### YANG PERLU DIKERJAKAN
a: Apakah pernyataan berikut sesuai dengan tulisan tentang Reformasi Protestan? Jawab ya atau tidak untuk masing-masing, lalu kutip kata-kata tulisan yang menentukannya: (i) Martin Luther menulis On Christian Liberty pada tahun 1520; (ii) terjemahan bahasa Indonesia buku itu terbit di Jakarta; (iii) buku itu sekarang sudah tidak dijual lagi.
b: Tuliskan lanjutan tulisan tentang Reformasi Protestan, dimulai sesudah kalimat terakhirnya.

### POTONGAN DOKUMEN
----------------

Setelah 500 tahun Reformasi Protestan:  Gereja Mencari Spiritualitas Baru

Oleh pdt Martin Lukito Sinaga d.th

 

Arti Reformasi

Ada sebuah buku kecil yang dapat dianggap sebagai traktak tentang Reformasi Protestan, dan ditulis oleh Martin Luther sendiri, berjudul On Christian Liberty (1520),  Kebebasan Seorang Kristen (karya ini bahkan diterjemahkan oleh Edward Nyhus ke dalam bahasa Indonesia, terbit di Pematangsiantar, Depot Buku-buku Metodis, 1971). Buku ini memudahkan kita memahami gerakan ini, dan karena populernya buku ini sampai sekarang masih sesekali dijual bahkan di toko-toko buku di airport internasional.

Buku ini menguraikan secara sederhana inti Reformasi yaitu mengenai kebebasan beragama yang harus dimulai–bahkan semata-mata bertolak-dari kebebasan batin, dari jiwa yang dalam kegembiraannya tidak lagi hidup dalam kungkungan agama dan hukum (agama). Ada yang menyala di dalam jiwa orang percaya, yaitu status bebas sang manusia, yang ia dapatkan karena mempercayakan diri di hadapan Allah yang membenarkannya (“justification”, atau menerimanya), dan  menimpalinya dengan anugerah.

----------------

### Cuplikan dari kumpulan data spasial
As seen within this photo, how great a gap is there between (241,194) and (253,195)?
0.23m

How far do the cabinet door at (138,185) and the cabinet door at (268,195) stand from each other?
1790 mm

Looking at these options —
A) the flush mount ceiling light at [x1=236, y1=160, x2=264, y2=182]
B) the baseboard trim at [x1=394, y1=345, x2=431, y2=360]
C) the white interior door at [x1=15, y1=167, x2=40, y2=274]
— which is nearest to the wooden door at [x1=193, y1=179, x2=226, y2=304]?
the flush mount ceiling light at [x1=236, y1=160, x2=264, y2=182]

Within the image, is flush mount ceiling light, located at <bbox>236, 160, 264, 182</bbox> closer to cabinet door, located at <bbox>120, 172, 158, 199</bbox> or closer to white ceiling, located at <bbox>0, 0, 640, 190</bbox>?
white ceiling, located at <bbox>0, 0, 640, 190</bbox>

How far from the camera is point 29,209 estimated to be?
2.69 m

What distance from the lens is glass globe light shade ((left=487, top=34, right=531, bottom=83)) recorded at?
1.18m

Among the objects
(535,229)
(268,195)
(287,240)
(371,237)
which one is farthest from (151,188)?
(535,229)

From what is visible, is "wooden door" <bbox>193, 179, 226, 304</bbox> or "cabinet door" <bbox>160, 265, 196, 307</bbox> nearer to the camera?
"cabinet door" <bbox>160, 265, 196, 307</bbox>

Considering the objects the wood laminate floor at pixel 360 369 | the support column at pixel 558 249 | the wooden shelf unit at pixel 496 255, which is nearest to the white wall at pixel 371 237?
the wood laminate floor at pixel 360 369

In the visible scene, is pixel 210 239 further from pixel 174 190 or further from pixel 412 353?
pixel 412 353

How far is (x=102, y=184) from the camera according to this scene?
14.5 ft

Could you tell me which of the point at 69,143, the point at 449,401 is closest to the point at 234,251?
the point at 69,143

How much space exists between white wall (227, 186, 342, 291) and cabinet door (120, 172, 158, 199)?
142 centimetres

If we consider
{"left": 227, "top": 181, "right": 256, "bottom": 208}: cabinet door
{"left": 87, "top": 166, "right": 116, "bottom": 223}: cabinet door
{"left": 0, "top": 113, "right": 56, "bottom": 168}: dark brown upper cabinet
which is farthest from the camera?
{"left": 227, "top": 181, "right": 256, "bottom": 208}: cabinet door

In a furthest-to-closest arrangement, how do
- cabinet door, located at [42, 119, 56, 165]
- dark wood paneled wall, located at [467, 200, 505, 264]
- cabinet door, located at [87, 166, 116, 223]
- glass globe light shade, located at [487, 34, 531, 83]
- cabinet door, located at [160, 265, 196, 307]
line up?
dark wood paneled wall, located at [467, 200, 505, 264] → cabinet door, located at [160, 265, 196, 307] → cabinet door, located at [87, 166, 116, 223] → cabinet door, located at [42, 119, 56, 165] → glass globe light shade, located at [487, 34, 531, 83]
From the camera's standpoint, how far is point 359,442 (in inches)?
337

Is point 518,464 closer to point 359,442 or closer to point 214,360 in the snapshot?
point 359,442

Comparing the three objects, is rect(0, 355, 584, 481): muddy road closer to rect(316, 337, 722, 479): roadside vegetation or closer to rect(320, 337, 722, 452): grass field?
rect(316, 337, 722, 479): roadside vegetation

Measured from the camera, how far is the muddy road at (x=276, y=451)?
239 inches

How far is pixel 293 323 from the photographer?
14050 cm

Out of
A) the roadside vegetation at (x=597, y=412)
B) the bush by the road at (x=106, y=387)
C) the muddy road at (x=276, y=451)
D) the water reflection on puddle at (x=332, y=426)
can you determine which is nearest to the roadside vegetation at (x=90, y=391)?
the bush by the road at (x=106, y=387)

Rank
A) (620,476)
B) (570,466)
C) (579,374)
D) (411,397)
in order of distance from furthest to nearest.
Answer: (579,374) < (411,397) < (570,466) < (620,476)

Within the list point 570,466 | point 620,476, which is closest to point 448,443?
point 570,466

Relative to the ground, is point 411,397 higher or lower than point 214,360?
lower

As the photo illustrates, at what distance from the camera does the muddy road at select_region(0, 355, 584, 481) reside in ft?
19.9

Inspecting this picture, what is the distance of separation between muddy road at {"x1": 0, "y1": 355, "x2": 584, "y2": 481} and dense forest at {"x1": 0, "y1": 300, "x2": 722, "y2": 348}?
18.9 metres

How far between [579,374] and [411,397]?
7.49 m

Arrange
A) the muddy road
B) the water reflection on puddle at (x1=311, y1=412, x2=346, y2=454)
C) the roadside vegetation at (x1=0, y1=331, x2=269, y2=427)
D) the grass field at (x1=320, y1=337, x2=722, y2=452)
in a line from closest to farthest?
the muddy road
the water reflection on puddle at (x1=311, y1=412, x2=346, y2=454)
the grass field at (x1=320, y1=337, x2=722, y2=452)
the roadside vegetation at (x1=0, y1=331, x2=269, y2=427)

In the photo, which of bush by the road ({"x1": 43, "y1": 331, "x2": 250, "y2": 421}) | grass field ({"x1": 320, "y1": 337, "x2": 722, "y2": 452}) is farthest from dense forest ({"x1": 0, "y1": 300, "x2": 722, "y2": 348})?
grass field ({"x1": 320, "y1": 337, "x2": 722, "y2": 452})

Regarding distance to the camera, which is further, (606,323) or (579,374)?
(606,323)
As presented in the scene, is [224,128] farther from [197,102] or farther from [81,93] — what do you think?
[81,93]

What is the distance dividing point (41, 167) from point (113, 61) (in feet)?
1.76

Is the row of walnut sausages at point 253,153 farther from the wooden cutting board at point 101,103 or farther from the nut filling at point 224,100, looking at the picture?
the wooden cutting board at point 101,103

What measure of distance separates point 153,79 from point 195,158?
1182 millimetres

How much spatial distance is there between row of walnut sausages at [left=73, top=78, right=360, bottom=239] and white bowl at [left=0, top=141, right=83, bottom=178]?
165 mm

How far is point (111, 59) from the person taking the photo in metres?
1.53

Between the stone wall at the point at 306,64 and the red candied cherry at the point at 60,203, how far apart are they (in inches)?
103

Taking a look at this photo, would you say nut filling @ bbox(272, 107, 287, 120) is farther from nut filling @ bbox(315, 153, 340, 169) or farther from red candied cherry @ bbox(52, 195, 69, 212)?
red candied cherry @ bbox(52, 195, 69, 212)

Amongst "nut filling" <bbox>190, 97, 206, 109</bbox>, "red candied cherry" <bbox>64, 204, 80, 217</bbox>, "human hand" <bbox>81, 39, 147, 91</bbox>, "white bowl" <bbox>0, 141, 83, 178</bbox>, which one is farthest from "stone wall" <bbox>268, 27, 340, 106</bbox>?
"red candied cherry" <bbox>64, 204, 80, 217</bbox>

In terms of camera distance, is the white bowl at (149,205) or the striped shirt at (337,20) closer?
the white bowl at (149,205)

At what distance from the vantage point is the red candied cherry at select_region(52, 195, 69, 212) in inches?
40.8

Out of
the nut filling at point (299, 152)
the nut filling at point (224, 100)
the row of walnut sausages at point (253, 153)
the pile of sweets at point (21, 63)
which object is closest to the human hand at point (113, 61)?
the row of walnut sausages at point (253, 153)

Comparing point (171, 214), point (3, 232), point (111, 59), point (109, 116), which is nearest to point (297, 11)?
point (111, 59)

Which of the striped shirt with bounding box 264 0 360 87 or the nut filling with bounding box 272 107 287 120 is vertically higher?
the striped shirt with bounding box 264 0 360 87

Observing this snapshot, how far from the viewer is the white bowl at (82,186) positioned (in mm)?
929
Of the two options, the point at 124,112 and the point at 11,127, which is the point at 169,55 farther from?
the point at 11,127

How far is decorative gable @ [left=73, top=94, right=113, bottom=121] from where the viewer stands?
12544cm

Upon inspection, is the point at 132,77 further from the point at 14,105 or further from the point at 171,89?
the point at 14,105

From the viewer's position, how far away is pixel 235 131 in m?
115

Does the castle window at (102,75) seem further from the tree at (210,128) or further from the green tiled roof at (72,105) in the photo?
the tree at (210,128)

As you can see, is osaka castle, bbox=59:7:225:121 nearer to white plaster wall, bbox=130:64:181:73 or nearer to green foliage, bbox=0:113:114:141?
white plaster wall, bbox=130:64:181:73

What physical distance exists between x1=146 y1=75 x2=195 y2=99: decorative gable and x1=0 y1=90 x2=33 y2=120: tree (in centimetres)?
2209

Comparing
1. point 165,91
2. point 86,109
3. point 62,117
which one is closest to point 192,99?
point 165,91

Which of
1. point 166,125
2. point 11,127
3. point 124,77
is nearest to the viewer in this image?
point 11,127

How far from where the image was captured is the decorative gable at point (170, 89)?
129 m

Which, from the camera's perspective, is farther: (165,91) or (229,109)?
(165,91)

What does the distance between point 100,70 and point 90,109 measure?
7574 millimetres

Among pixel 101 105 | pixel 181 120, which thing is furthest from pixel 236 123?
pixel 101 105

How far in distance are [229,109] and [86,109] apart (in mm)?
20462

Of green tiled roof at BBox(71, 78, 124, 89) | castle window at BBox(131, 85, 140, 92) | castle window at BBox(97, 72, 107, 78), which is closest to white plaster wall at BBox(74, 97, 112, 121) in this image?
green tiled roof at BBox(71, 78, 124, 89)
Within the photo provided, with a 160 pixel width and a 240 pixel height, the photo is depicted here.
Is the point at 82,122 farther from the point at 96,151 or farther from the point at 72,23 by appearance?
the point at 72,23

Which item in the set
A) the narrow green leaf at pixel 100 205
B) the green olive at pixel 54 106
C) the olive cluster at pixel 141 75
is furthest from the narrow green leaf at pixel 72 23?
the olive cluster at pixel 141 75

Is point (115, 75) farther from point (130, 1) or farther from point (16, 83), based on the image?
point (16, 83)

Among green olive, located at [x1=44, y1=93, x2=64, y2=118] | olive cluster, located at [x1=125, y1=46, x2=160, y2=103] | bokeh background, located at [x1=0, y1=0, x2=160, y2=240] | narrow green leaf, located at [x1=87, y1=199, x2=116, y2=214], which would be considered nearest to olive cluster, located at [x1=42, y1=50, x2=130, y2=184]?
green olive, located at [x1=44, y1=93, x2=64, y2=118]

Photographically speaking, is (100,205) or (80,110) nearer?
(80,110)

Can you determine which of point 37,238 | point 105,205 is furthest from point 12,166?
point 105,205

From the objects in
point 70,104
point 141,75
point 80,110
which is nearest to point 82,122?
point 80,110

----------------

### JAWABAN TUGAS
a:
(i) Ya: "ditulis oleh Martin Luther sendiri, berjudul On Christian Liberty (1520)".
(ii) Tidak: "terbit di Pematangsiantar, Depot Buku-buku Metodis, 1971".
(iii) Tidak: "sampai sekarang masih sesekali dijual bahkan di toko-toko buku di airport internasional".

b:
Pendek kata, Luther amat menekankan bahwa bentuk inner liberty  sungguh terjadi dalam diri manusia, di hadapan Allah, coram deo, yang datang sebagai Bapa penuh rahmat. Dalam terang  kebebasan batiniah ini, maka kini manusia bisa merayakan hidup sedalam-dalamnya dan selapang-lapangnya, lalu mengambil sikap sebagai pribadi yang bertanggungjawab,  dan hanya mau berdiri di bawah satu otoritas, yaitu Sabda Allah yang ia renungkan dalam hatinya.

 

Selanjutnya, kalau setiap manusia sungguh bebas merdeka dalam jiwanya, maka ia akan  mampu mengasihi sesamanya, dan juga menerima kebebasan orang lain. Lantas, kalau mau, bisa bersama-sama merayakan kebebasan tersebut, dalam sebuah masyarakat yang tidak lagi dibingkai oleh agama tertentu. Dengan demikian ihwal institusi dan posisi legal agama dalam negara yang berdaulat tidak terlalu dipermasalahkan dan tidak lagi menjadi kepentingan utama gereja, sebab yang penting ialah tumbuhnya budaya toleran dalam kehidupan sosial politik bangsa.

 

Pernah pangeran Ulrich von Hutten di Jerman menawari Luther kuasa dan “pedang” untuk menjaga “kebebasan” Protestantisme (yang lantas menjadikan gereja itu istimewa), namun jawab Luther, “Hanya dengan Sabda dunia ini dihadapi, hanya oleh Sabda sajalah gereja dipelihara, dan oleh Sabda pulalah gereja akan dibaharui” (Surat Kepada Spalatin, terbit tahun 1521, tercatat dalam  buku karya Giovanni Miegge, Religious Liberty, 1957).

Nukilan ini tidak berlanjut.